Functional renaissance of paper
The change to an information society has been completed, which has also changed the world of work: geographic immobilisation, concentration in megacities, newly designed large buildings that combine workplaces, places to eat, healthcare, sports, culture and communication facilities are typical trends. Paper plays an important role in these new developments – thanks to its controllable homogeneity, chemical-physical advantages and versatile functionality. “Sustainability” has become a reality. Sharing models and common sense (what do we really need?) make sure that resources are efficiently conserved. Paper has enjoyed a functional renaissance in many areas – for example as eco-friendly building material for external cladding or interior finishing, for wallpapers with lifestyle functions such as screen display, solar energy storage, odour and humidity optimisation or sound protection. The rapid consumption and availability of goods requires more frequent transports of the materials involved – which can only be realized ecologically with renewable resources like wood and paper.
Premises for 2050
- Megacities are most efficient living spaces – thanks to their modern mobility concepts, high energy efficiency and degree of land utilisation.

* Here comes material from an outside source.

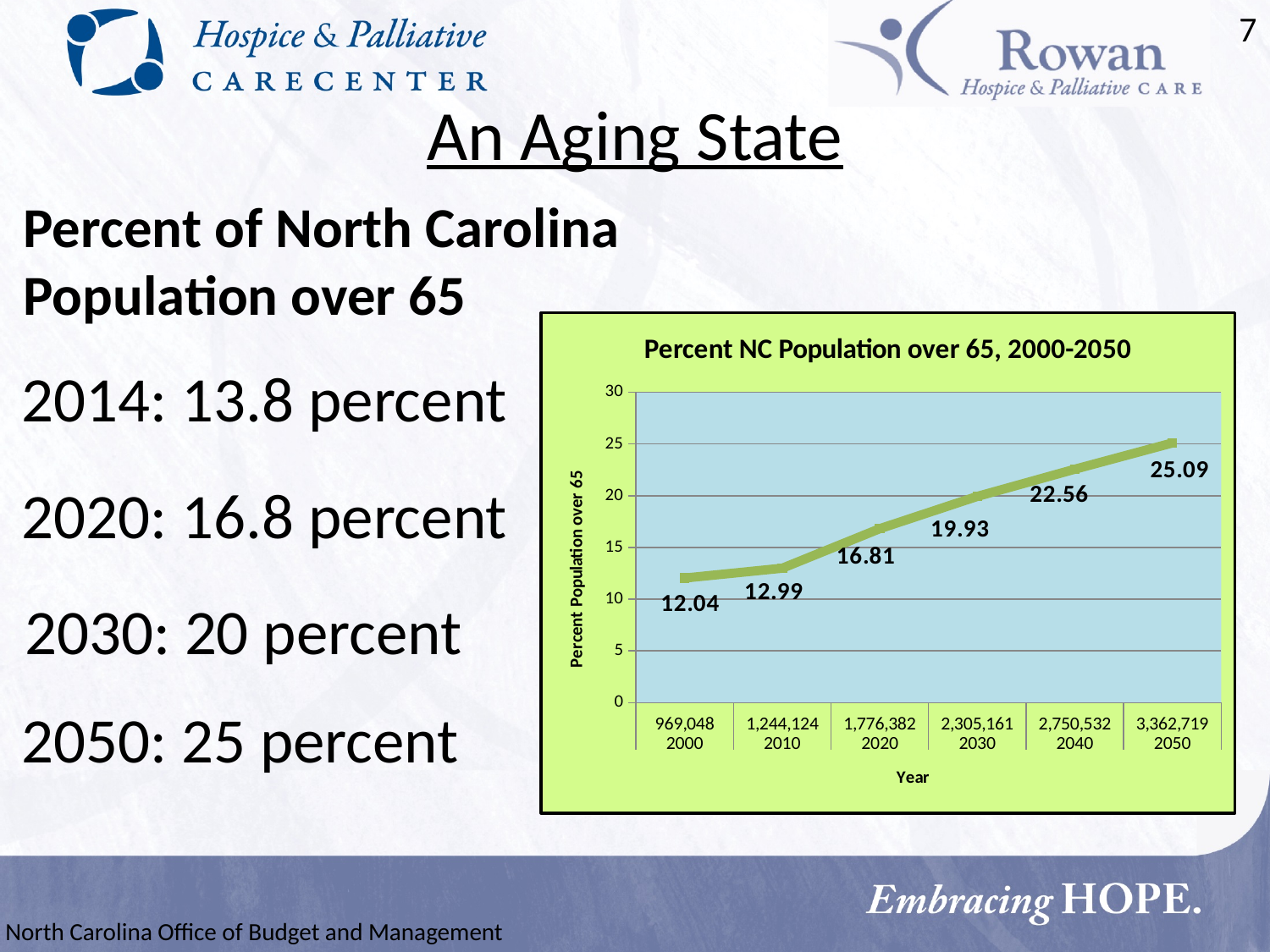
How many data points are plotted on the line? 6 What is the difference between the values for 2050 and 2000? 13.05 What is the plotted value for 2020? 16.81 Which year has the highest plotted value? 2050 What is the plotted value for 2040? 22.56 What is the plotted value for 2000? 12.04 Which year has the lowest plotted value? 2000 Do the values rise or fall from 2000 to 2050? Rise What type of chart is shown on the slide? Line chart What is the title of the chart? Percent NC Population over 65, 2000-2050 Is the value for 2030 greater or less than 15? greater Which is larger, the value for 2030 or the value for 2010? 2030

- Life in densely populated areas is governed by the principle “use rather than own“. Many business models have been changed from sale to rental/sharing schemes, e.g. for cars, e-bikes, DIY equipment.

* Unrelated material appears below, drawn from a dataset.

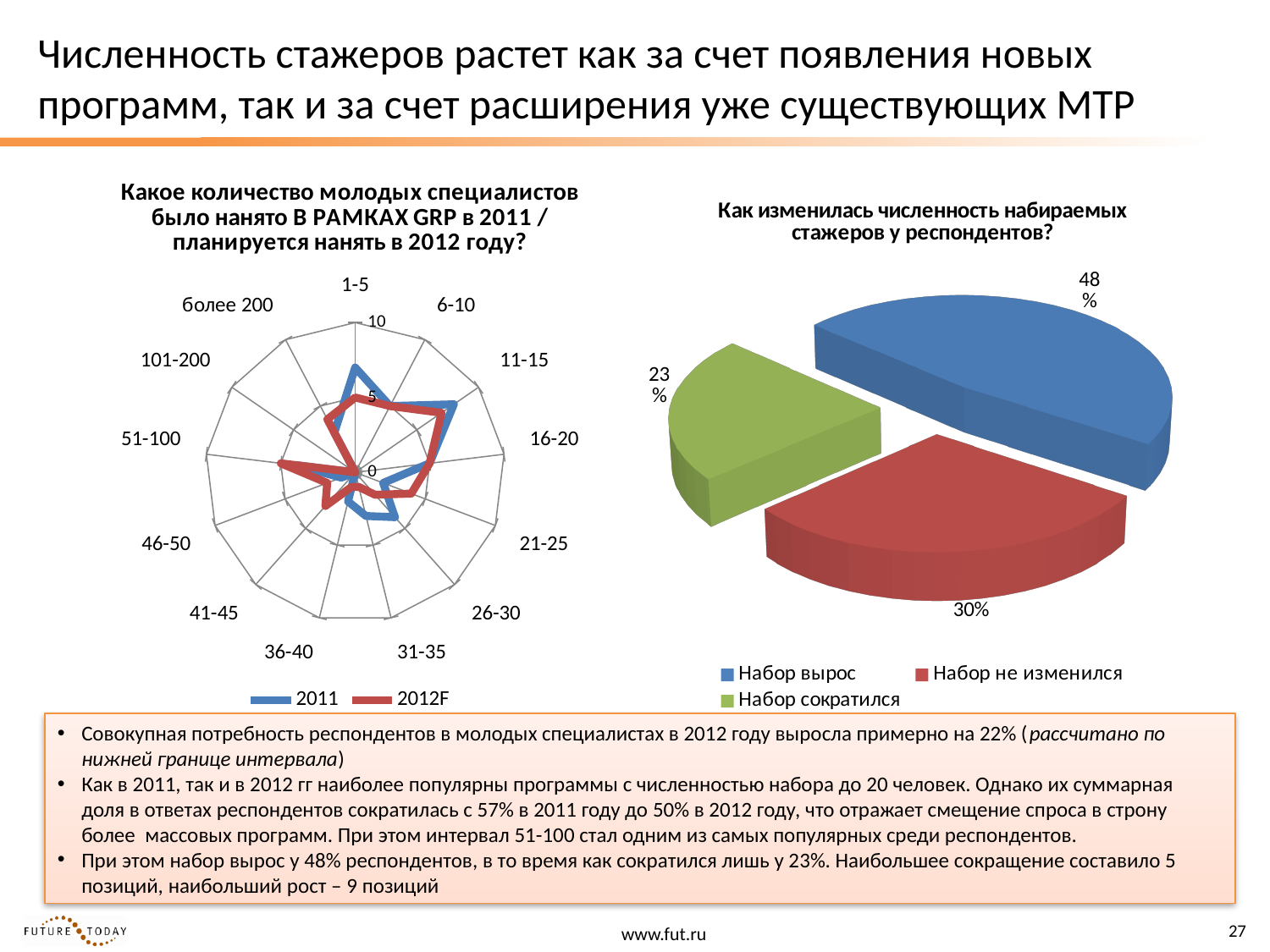
How many entries does the legend of the pie chart on the right list? 3 What kind of chart is the chart on the right titled "Как изменилась численность набираемых стажеров у респондентов?"? Pie chart In the radar chart on the left, is the 2011 value for the category "1-5" greater or less than 5? greater How many categories are plotted around the radar chart on the left? 13 How many series does the legend of the radar chart on the left list? 2 In the pie chart on the right, what share of respondents answered "Набор вырос"? 48% In the pie chart on the right, which answer has the largest share? Набор вырос What kind of chart is the chart on the left titled "Какое количество молодых специалистов было нанято В РАМКАХ GRP в 2011 / планируется нанять в 2012 году?"? Radar chart In the pie chart on the right, which answer has the smallest share? Набор сократился In the pie chart on the right, what is the difference in percentage points between "Набор вырос" and "Набор не изменился"? 18 percentage points In the pie chart on the right, what share of respondents answered "Набор не изменился"? 30% In the pie chart on the right, what share of respondents answered "Набор сократился"? 23%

- Buildings and infrastructure are important elements of local energy generation from renewable resources – e.g. photovoltaic arrays, wind power and algae production on or in facades.
- Sustainability considerations have led to increased rainwater use, separate supply systems for drinking and process waters, geothermal power generation in buildings.
- Tailor-made materials are used instead of steel; high-performance materials enable optimum insulation, building materials are based on synthetics and composites; many biological production processes have become state of the art. Optoelectronics, miniaturisation, energy storage, biofuels, process/building management/network optimisation, photovoltaics, IT-enhanced transport infrastructure, carbon dioxide capture and storage have become major trends.
Ideas directly related to paper until 2030
- Functionalized partitions made of fibre-based materials absorb odours and sound and have antibacterial effects.
- Facades made from weather-resistant paper serve as carrier structures for photovoltaic modules.
- Thermo-plaster made from heat-insulating paper spheres for facades, flooring or wall insulation.
- Fire-resistant paper shreds for electric or thermal insulation or as/in fire walls for buildings.
- Gas storage e. g. by means of porous substances like metallic organic frameworks used as fillers in paper.
- Paper-fibre reinforced concrete for extended service life and less weight
- Advantages: tailor-made, demand-driven functionalisation leads to novel insulating materials, heat-insulating facades with integrated power generation, energy-saving air conditioning solutions for construction.
Ideas indirectly related to paper
- Biologically-physically active architecture creates convenient, healthy living and recreation environments without wasting resources.
- Self-sufficient buildings: secure adequate energy, heat, water and food supply.
- Radiation protection: active surfaces combat noise, smog, UV, fine particle and ozone pollution by converting pollutants into harmless substances.
- Seasonally active buildings: air-permeable, insulating windows and external walls.
- Active noise protection: interference phenomena are used for indoor noise control.
- Climate protection: new types of facade greening, vegetal arches over roads.